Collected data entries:
=== Section Start ===
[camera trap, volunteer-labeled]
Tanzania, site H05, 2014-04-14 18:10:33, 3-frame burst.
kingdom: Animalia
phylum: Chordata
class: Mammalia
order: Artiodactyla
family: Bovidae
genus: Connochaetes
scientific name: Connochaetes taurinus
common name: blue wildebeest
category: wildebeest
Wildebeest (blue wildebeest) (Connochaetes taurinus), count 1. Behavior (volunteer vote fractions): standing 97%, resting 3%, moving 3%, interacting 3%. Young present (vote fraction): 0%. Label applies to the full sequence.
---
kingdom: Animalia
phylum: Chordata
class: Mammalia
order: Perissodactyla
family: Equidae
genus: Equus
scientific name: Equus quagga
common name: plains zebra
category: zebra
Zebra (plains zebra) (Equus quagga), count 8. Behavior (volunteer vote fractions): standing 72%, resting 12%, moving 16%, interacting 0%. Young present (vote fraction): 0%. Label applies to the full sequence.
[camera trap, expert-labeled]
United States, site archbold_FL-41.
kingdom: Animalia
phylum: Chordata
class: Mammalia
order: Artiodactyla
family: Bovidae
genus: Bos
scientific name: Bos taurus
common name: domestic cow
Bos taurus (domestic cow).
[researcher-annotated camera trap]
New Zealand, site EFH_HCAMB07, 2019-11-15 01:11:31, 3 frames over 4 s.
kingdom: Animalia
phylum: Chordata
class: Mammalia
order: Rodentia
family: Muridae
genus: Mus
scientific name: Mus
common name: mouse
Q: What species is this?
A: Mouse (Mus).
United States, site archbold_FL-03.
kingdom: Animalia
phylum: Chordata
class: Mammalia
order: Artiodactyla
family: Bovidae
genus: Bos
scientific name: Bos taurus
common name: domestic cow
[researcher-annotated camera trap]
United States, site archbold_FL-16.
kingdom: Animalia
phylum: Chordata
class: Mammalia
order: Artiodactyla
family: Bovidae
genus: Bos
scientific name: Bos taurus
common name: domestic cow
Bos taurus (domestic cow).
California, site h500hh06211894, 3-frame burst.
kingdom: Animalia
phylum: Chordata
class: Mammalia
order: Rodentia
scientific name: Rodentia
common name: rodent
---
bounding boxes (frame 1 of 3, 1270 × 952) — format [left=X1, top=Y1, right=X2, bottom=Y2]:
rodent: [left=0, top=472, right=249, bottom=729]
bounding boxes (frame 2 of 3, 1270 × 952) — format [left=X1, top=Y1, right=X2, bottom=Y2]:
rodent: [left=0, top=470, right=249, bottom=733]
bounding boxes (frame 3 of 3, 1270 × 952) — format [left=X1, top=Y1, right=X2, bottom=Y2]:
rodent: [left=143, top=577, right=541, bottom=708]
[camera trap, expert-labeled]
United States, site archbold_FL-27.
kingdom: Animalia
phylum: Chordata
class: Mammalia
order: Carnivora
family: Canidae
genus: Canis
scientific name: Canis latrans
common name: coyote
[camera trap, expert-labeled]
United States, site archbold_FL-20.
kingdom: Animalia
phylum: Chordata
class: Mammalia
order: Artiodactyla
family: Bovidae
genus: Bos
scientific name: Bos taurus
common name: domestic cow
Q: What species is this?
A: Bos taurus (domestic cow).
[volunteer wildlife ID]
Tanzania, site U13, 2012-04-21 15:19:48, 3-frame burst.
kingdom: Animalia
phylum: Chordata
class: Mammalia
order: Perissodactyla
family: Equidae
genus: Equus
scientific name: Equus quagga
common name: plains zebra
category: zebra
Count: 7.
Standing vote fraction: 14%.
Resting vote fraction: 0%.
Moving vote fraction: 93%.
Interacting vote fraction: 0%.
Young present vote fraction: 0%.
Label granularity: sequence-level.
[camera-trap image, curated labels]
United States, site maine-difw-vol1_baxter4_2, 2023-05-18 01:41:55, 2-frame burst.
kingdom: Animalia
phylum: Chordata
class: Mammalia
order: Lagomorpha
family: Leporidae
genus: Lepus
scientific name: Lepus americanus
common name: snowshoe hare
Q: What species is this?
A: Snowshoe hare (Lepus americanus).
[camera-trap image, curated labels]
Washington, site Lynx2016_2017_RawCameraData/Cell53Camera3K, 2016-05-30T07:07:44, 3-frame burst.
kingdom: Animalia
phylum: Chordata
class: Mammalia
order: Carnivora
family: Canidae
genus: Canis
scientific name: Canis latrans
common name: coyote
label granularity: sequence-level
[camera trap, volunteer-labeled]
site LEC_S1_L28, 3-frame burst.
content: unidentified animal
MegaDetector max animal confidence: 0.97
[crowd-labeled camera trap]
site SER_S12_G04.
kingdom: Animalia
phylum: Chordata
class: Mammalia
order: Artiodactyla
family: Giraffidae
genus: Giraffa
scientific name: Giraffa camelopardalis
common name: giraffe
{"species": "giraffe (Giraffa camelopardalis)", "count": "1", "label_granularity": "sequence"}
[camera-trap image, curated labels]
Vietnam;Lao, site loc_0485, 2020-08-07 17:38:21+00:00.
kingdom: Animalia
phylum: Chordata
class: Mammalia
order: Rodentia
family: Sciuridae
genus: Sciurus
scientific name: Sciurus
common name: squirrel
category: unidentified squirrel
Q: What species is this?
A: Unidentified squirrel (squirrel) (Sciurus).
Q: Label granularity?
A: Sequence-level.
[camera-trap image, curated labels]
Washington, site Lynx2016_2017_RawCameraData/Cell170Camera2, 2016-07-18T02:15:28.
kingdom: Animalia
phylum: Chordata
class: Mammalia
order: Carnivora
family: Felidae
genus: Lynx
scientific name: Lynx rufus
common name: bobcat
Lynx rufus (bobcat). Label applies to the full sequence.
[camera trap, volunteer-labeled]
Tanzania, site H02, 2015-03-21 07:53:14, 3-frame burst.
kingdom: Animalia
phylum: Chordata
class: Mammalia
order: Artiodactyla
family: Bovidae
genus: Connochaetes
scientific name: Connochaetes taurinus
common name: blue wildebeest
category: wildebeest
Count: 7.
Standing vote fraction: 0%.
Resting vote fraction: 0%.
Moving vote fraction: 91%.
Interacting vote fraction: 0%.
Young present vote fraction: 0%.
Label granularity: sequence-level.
=== Section End ===
Using the data above, reproduce every line exactly.

- _TASK RESPONSE_
[camera trap, volunteer-labeled]
Tanzania, site H05, 2014-04-14 18:10:33, 3-frame burst.
kingdom: Animalia
phylum: Chordata
class: Mammalia
order: Artiodactyla
family: Bovidae
genus: Connochaetes
scientific name: Connochaetes taurinus
common name: blue wildebeest
category: wildebeest
Wildebeest (blue wildebeest) (Connochaetes taurinus), count 1. Behavior (volunteer vote fractions): standing 97%, resting 3%, moving 3%, interacting 3%. Young present (vote fraction): 0%. Label applies to the full sequence.
---
kingdom: Animalia
phylum: Chordata
class: Mammalia
order: Perissodactyla
family: Equidae
genus: Equus
scientific name: Equus quagga
common name: plains zebra
category: zebra
Zebra (plains zebra) (Equus quagga), count 8. Behavior (volunteer vote fractions): standing 72%, resting 12%, moving 16%, interacting 0%. Young present (vote fraction): 0%. Label applies to the full sequence.
[camera trap, expert-labeled]
United States, site archbold_FL-41.
kingdom: Animalia
phylum: Chordata
class: Mammalia
order: Artiodactyla
family: Bovidae
genus: Bos
scientific name: Bos taurus
common name: domestic cow
Bos taurus (domestic cow).
[researcher-annotated camera trap]
New Zealand, site EFH_HCAMB07, 2019-11-15 01:11:31, 3 frames over 4 s.
kingdom: Animalia
phylum: Chordata
class: Mammalia
order: Rodentia
family: Muridae
genus: Mus
scientific name: Mus
common name: mouse
Q: What species is this?
A: Mouse (Mus).
United States, site archbold_FL-03.
kingdom: Animalia
phylum: Chordata
class: Mammalia
order: Artiodactyla
family: Bovidae
genus: Bos
scientific name: Bos taurus
common name: domestic cow
[researcher-annotated camera trap]
United States, site archbold_FL-16.
kingdom: Animalia
phylum: Chordata
class: Mammalia
order: Artiodactyla
family: Bovidae
genus: Bos
scientific name: Bos taurus
common name: domestic cow
Bos taurus (domestic cow).
California, site h500hh06211894, 3-frame burst.
kingdom: Animalia
phylum: Chordata
class: Mammalia
order: Rodentia
scientific name: Rodentia
common name: rodent
---
bounding boxes (frame 1 of 3, 1270 × 952) — format [left=X1, top=Y1, right=X2, bottom=Y2]:
rodent: [left=0, top=472, right=249, bottom=729]
bounding boxes (frame 2 of 3, 1270 × 952) — format [left=X1, top=Y1, right=X2, bottom=Y2]:
rodent: [left=0, top=470, right=249, bottom=733]
bounding boxes (frame 3 of 3, 1270 × 952) — format [left=X1, top=Y1, right=X2, bottom=Y2]:
rodent: [left=143, top=577, right=541, bottom=708]
[camera trap, expert-labeled]
United States, site archbold_FL-27.
kingdom: Animalia
phylum: Chordata
class: Mammalia
order: Carnivora
family: Canidae
genus: Canis
scientific name: Canis latrans
common name: coyote
[camera trap, expert-labeled]
United States, site archbold_FL-20.
kingdom: Animalia
phylum: Chordata
class: Mammalia
order: Artiodactyla
family: Bovidae
genus: Bos
scientific name: Bos taurus
common name: domestic cow
Q: What species is this?
A: Bos taurus (domestic cow).
[volunteer wildlife ID]
Tanzania, site U13, 2012-04-21 15:19:48, 3-frame burst.
kingdom: Animalia
phylum: Chordata
class: Mammalia
order: Perissodactyla
family: Equidae
genus: Equus
scientific name: Equus quagga
common name: plains zebra
category: zebra
Count: 7.
Standing vote fraction: 14%.
Resting vote fraction: 0%.
Moving vote fraction: 93%.
Interacting vote fraction: 0%.
Young present vote fraction: 0%.
Label granularity: sequence-level.
[camera-trap image, curated labels]
United States, site maine-difw-vol1_baxter4_2, 2023-05-18 01:41:55, 2-frame burst.
kingdom: Animalia
phylum: Chordata
class: Mammalia
order: Lagomorpha
family: Leporidae
genus: Lepus
scientific name: Lepus americanus
common name: snowshoe hare
Q: What species is this?
A: Snowshoe hare (Lepus americanus).
[camera-trap image, curated labels]
Washington, site Lynx2016_2017_RawCameraData/Cell53Camera3K, 2016-05-30T07:07:44, 3-frame burst.
kingdom: Animalia
phylum: Chordata
class: Mammalia
order: Carnivora
family: Canidae
genus: Canis
scientific name: Canis latrans
common name: coyote
label granularity: sequence-level
[camera trap, volunteer-labeled]
site LEC_S1_L28, 3-frame burst.
content: unidentified animal
MegaDetector max animal confidence: 0.97
[crowd-labeled camera trap]
site SER_S12_G04.
kingdom: Animalia
phylum: Chordata
class: Mammalia
order: Artiodactyla
family: Giraffidae
genus: Giraffa
scientific name: Giraffa camelopardalis
common name: giraffe
{"species": "giraffe (Giraffa camelopardalis)", "count": "1", "label_granularity": "sequence"}
[camera-trap image, curated labels]
Vietnam;Lao, site loc_0485, 2020-08-07 17:38:21+00:00.
kingdom: Animalia
phylum: Chordata
class: Mammalia
order: Rodentia
family: Sciuridae
genus: Sciurus
scientific name: Sciurus
common name: squirrel
category: unidentified squirrel
Q: What species is this?
A: Unidentified squirrel (squirrel) (Sciurus).
Q: Label granularity?
A: Sequence-level.
[camera-trap image, curated labels]
Washington, site Lynx2016_2017_RawCameraData/Cell170Camera2, 2016-07-18T02:15:28.
kingdom: Animalia
phylum: Chordata
class: Mammalia
order: Carnivora
family: Felidae
genus: Lynx
scientific name: Lynx rufus
common name: bobcat
Lynx rufus (bobcat). Label applies to the full sequence.
[camera trap, volunteer-labeled]
Tanzania, site H02, 2015-03-21 07:53:14, 3-frame burst.
kingdom: Animalia
phylum: Chordata
class: Mammalia
order: Artiodactyla
family: Bovidae
genus: Connochaetes
scientific name: Connochaetes taurinus
common name: blue wildebeest
category: wildebeest
Count: 7.
Standing vote fraction: 0%.
Resting vote fraction: 0%.
Moving vote fraction: 91%.
Interacting vote fraction: 0%.
Young present vote fraction: 0%.
Label granularity: sequence-level.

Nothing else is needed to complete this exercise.